Regarding claim 9, Rodenas discloses,

a method according to claim 1, wherein the facial mid-level feature metric of the human face is estimated based on an image recognition algorithm, and the facial mid-level feature metric is one or more of gaze, head position and eye closure (any appropriate detectable features or objects, as may relate to expressions, poses, glasses, weapons, merchandise, and the like – paragraph 0027. Feature detection, object detection, or facial analysis can be used to determine various aspects of a person's face, body language, or movements.
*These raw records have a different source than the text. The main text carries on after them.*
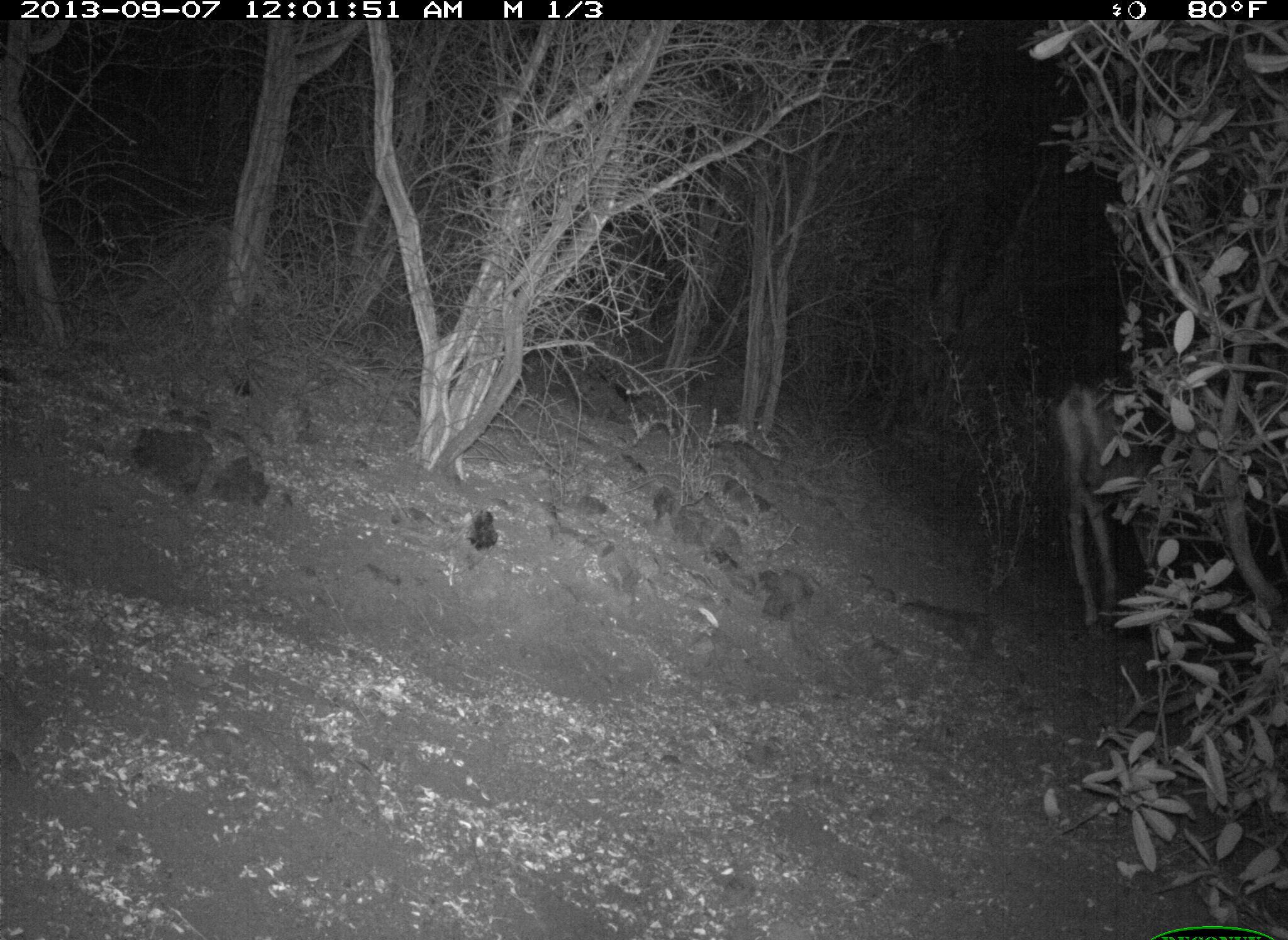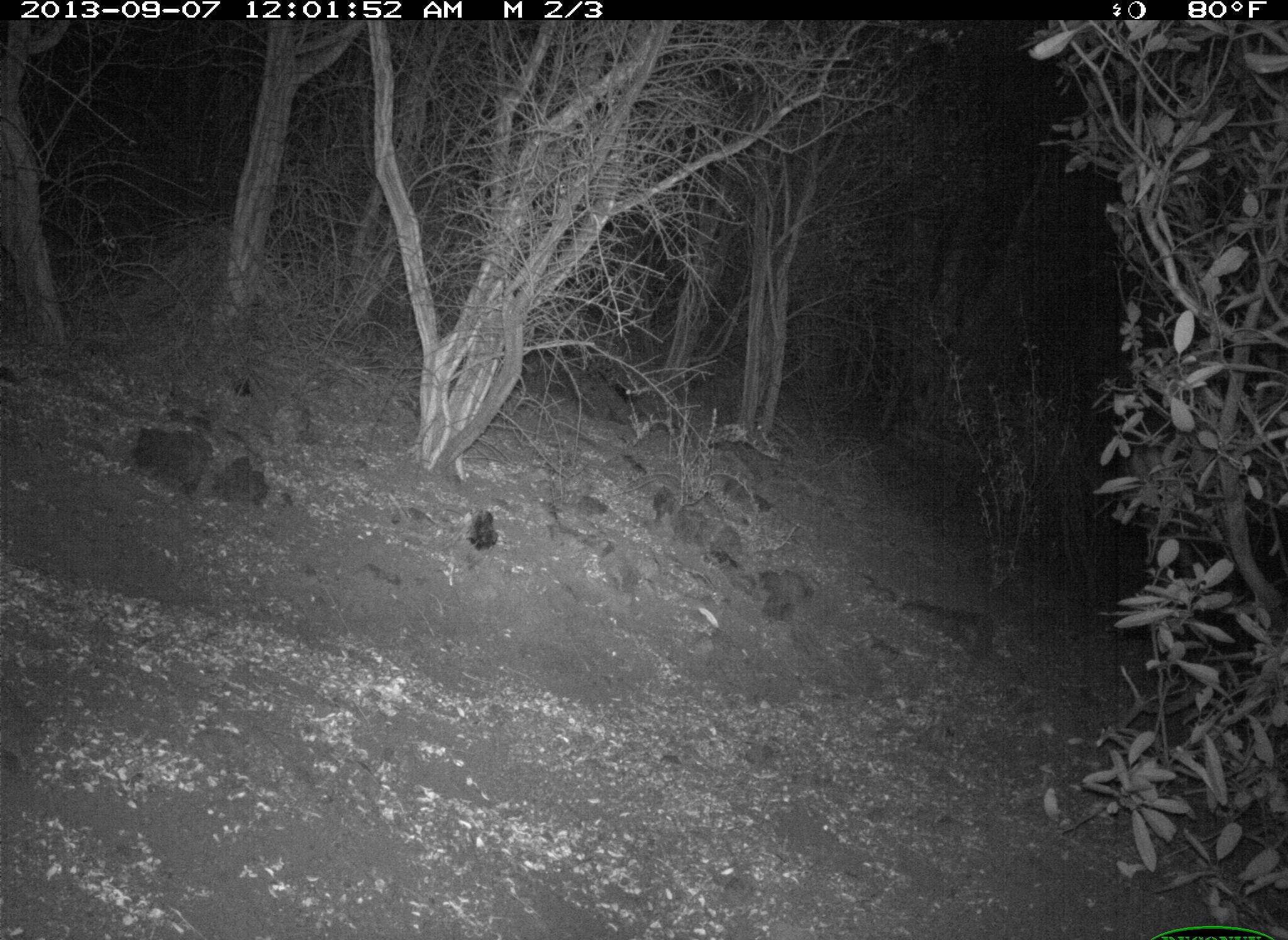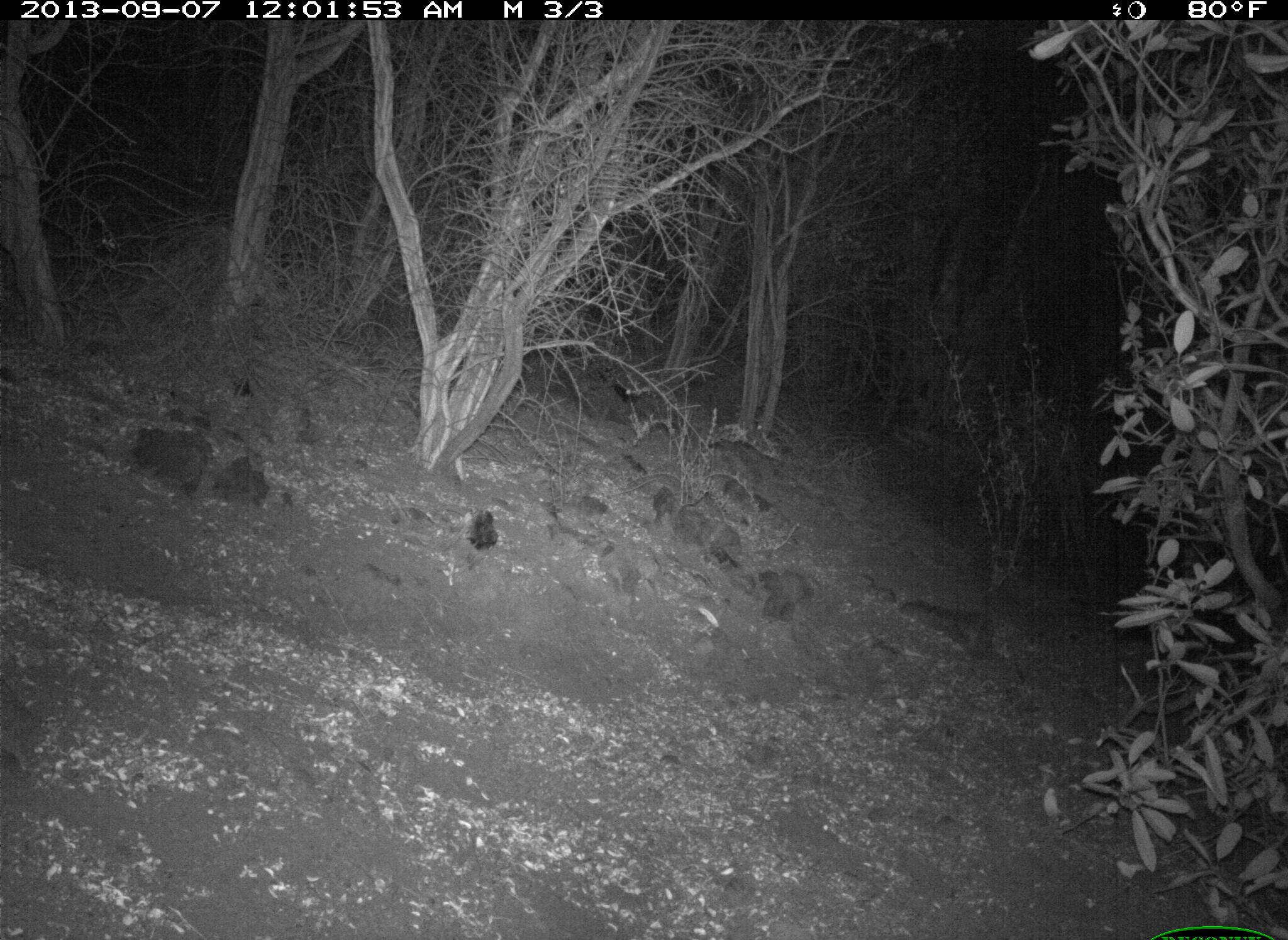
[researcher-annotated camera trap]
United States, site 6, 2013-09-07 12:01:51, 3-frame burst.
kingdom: Animalia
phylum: Chordata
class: Mammalia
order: Artiodactyla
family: Cervidae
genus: Odocoileus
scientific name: Odocoileus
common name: deer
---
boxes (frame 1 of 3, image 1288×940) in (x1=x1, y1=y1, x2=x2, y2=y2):
deer: (x1=1045, y1=378, x2=1235, y2=648)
For facial analysis, for example, the relative locations and shapes of things like a person's lips, eyebrows, eyelids, and other such features can be indicative of the mood or sentiment of a user – Figs. 2A – 2E, paragraph 0023).
Regarding claim 11, Rodenas discloses,
a method according to claim 1, wherein the human characteristic recognising neural network is trained from video data classified to contain human faces associated with one or more of the plurality of the predetermined human characteristics (extract and analyze a set of facial features, as well as objects or states such as a presence of glasses, sunglasses, open eyes, a smile, an open mouth, a mustache, a beard, etc., - paragraph 0024. Video data can be captured and analyzed to determine an overall mood of those viewers, as well as how many were happy or angry, or had other specific emotions with respect to the content - Figs. 2A – 2E, 9/906 - 914, paragraphs 0022, 0083. Each frame to be analyzed can then be processed using at least one recognition algorithm trained or configured to detect objects, people, faces, expressions, features, and the like – paragraph 0014).  
Regarding claim 16, Rodenas discloses,
a method according to claim 1, wherein the output data of the human characteristic recognising neural network (video monitoring device 308 – Fig. 3/308, paragraph 0026) comprises an n- dimensional vector (the base station can send selected frames of video – either all or a subset of captured frames – paragraph 0026), wherein each component of the vector corresponds to a human characteristic, and a magnitude of each component of the vector corresponds to an intensity with which that characteristic is detected (a monitoring console can provide information such as the overall mood of the people in a location, any changes in the overall mood, an indication of people with substantially different or suspicious moods, and the like – paragraph 0018. The result can be any appropriate result data in any appropriate format as discussed elsewhere herein, as may include information about a type of object of interest, a threat level, a confidence level, location data, and the like – paragraph 0082).
Regarding claim 17, Rodenas discloses,
a method according to claim 1, wherein the plurality of predetermined characteristics includes one or more of passion, confidence (each determination can have a corresponding confidence value – ABSTRACT. The suspicion score, which also come with an associated confidence score, can be compared against one or more thresholds to determine an action to be taken – paragraph 0025. The result can be any appropriate result data in any appropriate format as discussed elsewhere herein, as may include information about a type of object of interest, a threat level, a confidence level, location data, and the like – paragraph 0082), honesty, nervousness (a person is detected to be unusually angry or nervous – paragraphs 0021, 0024), curiosity, judgment and disagreement.  
Regarding claim 35, Rodenas discloses,
a non-transitory computer readable storage medium (memory 1004 – Fig. 10/1004), comprising computer readable instructions stored thereon, wherein the computer readable instructions, when executed on a suitable computer processor (processor 1002 – Fig. 10/1002), control the computer processor to perform a method according to claim 1 (the device can include many types of memory, data storage or computer-readable media, such as a first data storage for program instructions for execution by the at least one processor 1002 – paragraph 0085).
Claims 12 - 15 are rejected under 35 U.S.C. 103 as being unpatentable over 
Rodenas US PGPuib: US 2018/0300557 A1 Oct. 18, 2018 and in view of
	Tsai US PGPub: US 2002/0076088 A1 Jun. 20, 2002 and further in view of
Liang US PGPub: US 2018/0114116 A1 Apr. 16, 2018.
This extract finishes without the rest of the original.